The DEA and SAMHSA should make permanent the pandemic-era regulations allowing all patients with OUD to access buprenorphine treatment remotely. The agencies have the statutory authority to issue joint regulations that allow practitioners to prescribe this medication with proven effectiveness without first conducting an in-person medical evaluation.
More immediately, Congress should pass the Telehealth Response for E-prescribing Addiction Therapy Services (TREATS) Act. The legislation—which was recently introduced in the House with bipartisan support—would permanently allow patients to initiate buprenorphine treatment via an audio-only or audio-video telehealth appointment. Pew urges Congress to pass this legislation.
Why should telehealth access to buprenorphine continue?
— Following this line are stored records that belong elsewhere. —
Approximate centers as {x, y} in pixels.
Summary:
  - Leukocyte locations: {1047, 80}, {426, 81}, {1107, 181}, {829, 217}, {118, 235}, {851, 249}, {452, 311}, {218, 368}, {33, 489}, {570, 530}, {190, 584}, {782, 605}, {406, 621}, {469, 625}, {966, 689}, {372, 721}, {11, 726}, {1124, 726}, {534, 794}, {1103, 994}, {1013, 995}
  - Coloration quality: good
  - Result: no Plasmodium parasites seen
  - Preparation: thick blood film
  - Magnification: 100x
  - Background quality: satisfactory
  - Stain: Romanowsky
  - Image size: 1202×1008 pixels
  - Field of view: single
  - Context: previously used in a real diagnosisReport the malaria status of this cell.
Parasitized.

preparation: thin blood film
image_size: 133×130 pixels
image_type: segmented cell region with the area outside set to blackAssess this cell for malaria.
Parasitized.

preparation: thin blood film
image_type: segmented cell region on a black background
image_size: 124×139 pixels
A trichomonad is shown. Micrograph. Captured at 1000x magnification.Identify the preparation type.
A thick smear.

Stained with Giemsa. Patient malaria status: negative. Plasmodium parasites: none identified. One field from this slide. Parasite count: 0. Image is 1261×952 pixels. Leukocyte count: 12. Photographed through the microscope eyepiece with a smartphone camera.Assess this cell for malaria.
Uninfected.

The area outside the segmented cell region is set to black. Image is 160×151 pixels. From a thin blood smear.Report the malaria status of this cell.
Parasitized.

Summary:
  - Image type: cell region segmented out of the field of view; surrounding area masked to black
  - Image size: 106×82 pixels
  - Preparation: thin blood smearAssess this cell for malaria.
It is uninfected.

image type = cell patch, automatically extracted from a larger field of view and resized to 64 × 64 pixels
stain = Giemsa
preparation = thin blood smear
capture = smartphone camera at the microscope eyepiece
Remote access during the pandemic allowed more patients to start and stay on this lifesaving medication without increasing overdose deaths. Health care providers have also found that remote treatment increased access and convenience for their patients, particularly people in rural or remote areas, as well as those using syringe services programs, leaving incarceration, or experiencing homelessness.
Requiring patients to schedule an in-person visit to receive treatment creates arbitrary barriers to care. Patients may not have child care or transportation, and providers may not have in-person appointments available for weeks in their schedules. Allowing health care providers to evaluate patients via telehealth solves these problems and allows patients who are ready for treatment to access it immediately.
A March 2023 comment letter from The Pew Charitable Trusts to the DEA outlines why remote access to buprenorphine is critical to addressing the overdose crisis. Now federal lawmakers should act to preserve these flexibilities.
Marcelo H. Fernández-Viña is an officer and Sheri Doyle is a senior manager with The Pew Charitable Trusts’ substance use prevention and treatment initiative.